По большаку гоняли на мотоциклах подростки. Грохот внезапно бил по стеклам и обрывался. А через несколько минут налетал с другой стороны.

Внезапно я вскочил и подбежал к выходящему на улицу окну. Посреди темной, кочковатой улицы сидела на земле Ольга, положив на колени подбородок. Тусклый свет, сочащийся из дома напротив, едва освещал этот темнеющий посреди дороги ком.

Я отпрянул от окна, сел на диван и посидел неподвижно, сжав руками голову.

Грохот мотоцикла вломился в нашу улицу, по стеклам ударила струя света. И пока я вскакивал, мотоцикл, обвильнув Ольгу, ударился в наш забор. Выбежав на парадное, выходящее на улицу крыльцо, я увидел, как мальчишка, ругаясь, поднимает мотоцикл. Он взревел двигателем и укатил, а я, выдрав забитую гвоздями парадную калитку, подошел к безучастно сидящей Ольге.

— Это что еще за фокусы?! — Меня просто всего трясло.

— Я хотела с вами поговорить, — сказала она, не отнимая от колен подбородка.

— Ну, хорошо, хорошо, — сказал я раздраженно. — Пойдемте в дом!

ГЛАВА 5

1

Курулин постучал прутом в окно, и я пошел и открыл и без того открытую дверь.

Он молча взглянул на Ольгу, хмуро изумился, окинул взглядом голизну комнаты, в которой не было даже занавесок, и сел на укрытый двумя одеялами и шубой диван. Пламя торчащей из стакана свечи метнулось и потянулось к нему.

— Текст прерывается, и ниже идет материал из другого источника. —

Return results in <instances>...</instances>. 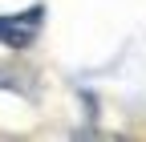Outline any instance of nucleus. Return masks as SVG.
Segmentation results:
<instances>
[{
    "label": "nucleus",
    "mask_w": 146,
    "mask_h": 142,
    "mask_svg": "<svg viewBox=\"0 0 146 142\" xmlns=\"http://www.w3.org/2000/svg\"><path fill=\"white\" fill-rule=\"evenodd\" d=\"M36 25H41V8H33L25 16H8V21H0V41H8V45H25Z\"/></svg>",
    "instance_id": "1"
}]
</instances>
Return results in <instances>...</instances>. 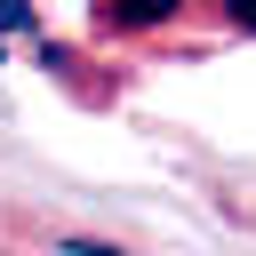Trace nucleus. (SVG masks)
<instances>
[{
    "label": "nucleus",
    "instance_id": "nucleus-1",
    "mask_svg": "<svg viewBox=\"0 0 256 256\" xmlns=\"http://www.w3.org/2000/svg\"><path fill=\"white\" fill-rule=\"evenodd\" d=\"M168 16H176L168 0H120V8H104L96 24H104V32H152V24H168Z\"/></svg>",
    "mask_w": 256,
    "mask_h": 256
},
{
    "label": "nucleus",
    "instance_id": "nucleus-3",
    "mask_svg": "<svg viewBox=\"0 0 256 256\" xmlns=\"http://www.w3.org/2000/svg\"><path fill=\"white\" fill-rule=\"evenodd\" d=\"M232 24H240V32H256V8H248V0H240V8H232Z\"/></svg>",
    "mask_w": 256,
    "mask_h": 256
},
{
    "label": "nucleus",
    "instance_id": "nucleus-4",
    "mask_svg": "<svg viewBox=\"0 0 256 256\" xmlns=\"http://www.w3.org/2000/svg\"><path fill=\"white\" fill-rule=\"evenodd\" d=\"M72 256H120V248H96V240H72Z\"/></svg>",
    "mask_w": 256,
    "mask_h": 256
},
{
    "label": "nucleus",
    "instance_id": "nucleus-2",
    "mask_svg": "<svg viewBox=\"0 0 256 256\" xmlns=\"http://www.w3.org/2000/svg\"><path fill=\"white\" fill-rule=\"evenodd\" d=\"M32 24V8H16V0H0V32H24Z\"/></svg>",
    "mask_w": 256,
    "mask_h": 256
}]
</instances>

— Знатно устроился! — сказал он с сарказмом и вопросительно посмотрел на Ольгу.

— Я «с картошки» из-за него убежала, — показав на меня глазами, сказала Ольга. Она сидела у стола, подперев подбородок кулачками, и, не мигая, смотрела на отца.

Курулин крякнул, встал, прошелся по комнате, обнял худенькие плечи Ольги, погладил по голове.

— Ну, давай иди!

Он выпустил ее в коридорчик, прикрыл дверь, постоял у окна, а затем прошел и распахнул только что закрытую дверь. В коридорчике, прижавшись к стене, стояла Ольга. Курулин еще недоуменнее хмыкнул, помедлил, провел ее в комнату и осторожно, как больную, усадил на единственный в моей комнате стул.

— Ты ему-то об этом говорила, что ради него приехала? — показав на меня глазами и стараясь быть веселым, спросил Курулин.

— Нет.

— Ну вот и правильно, — он и в самом деле повеселел. — И впредь не говори... Ты еще цыпленок, а он — вон какой хмурый тип. — Он снова сел на диван и не сразу смог побороть растерянность.